___ Given records ___

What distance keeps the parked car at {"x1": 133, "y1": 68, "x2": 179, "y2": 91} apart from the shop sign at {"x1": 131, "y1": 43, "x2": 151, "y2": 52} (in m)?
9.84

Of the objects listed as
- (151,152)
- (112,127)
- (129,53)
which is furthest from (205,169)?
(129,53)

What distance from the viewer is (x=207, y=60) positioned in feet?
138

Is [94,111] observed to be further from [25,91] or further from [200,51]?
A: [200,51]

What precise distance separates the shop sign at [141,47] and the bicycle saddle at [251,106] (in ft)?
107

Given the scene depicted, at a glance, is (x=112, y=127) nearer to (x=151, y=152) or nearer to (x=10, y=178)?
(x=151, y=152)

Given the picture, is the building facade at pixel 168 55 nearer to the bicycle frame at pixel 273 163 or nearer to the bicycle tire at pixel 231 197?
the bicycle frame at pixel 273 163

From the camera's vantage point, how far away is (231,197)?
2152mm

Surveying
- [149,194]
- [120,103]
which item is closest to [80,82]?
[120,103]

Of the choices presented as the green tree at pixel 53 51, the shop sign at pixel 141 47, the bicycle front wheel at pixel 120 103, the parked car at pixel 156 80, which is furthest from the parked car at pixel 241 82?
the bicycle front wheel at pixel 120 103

___

__Aim of the exercise__
Return the whole listing above verbatim, from the first line through the last.

__Response to the task__
What distance keeps the parked car at {"x1": 133, "y1": 68, "x2": 179, "y2": 91} apart from the shop sign at {"x1": 131, "y1": 43, "x2": 151, "y2": 52} (in m)?
9.84

Of the objects listed as
- (151,152)
- (112,127)
- (129,53)
which is furthest from (205,169)?
(129,53)

What distance from the viewer is (x=207, y=60) positioned in feet?
138

Is [94,111] observed to be further from [25,91] or further from [200,51]?
A: [200,51]

What precise distance separates the shop sign at [141,47] and the bicycle saddle at [251,106] (in ft)?
107

Given the scene depicted, at a glance, is (x=112, y=127) nearer to (x=151, y=152) or nearer to (x=10, y=178)?
(x=151, y=152)

Given the picture, is the building facade at pixel 168 55 nearer to the bicycle frame at pixel 273 163 or nearer to the bicycle tire at pixel 231 197?
the bicycle frame at pixel 273 163

From the camera's vantage point, how far away is (231,197)?
2152mm

Surveying
- [149,194]
- [120,103]
which item is closest to [80,82]?
[120,103]

Of the choices presented as the green tree at pixel 53 51, the shop sign at pixel 141 47, the bicycle front wheel at pixel 120 103, the parked car at pixel 156 80, which is furthest from the parked car at pixel 241 82?
the bicycle front wheel at pixel 120 103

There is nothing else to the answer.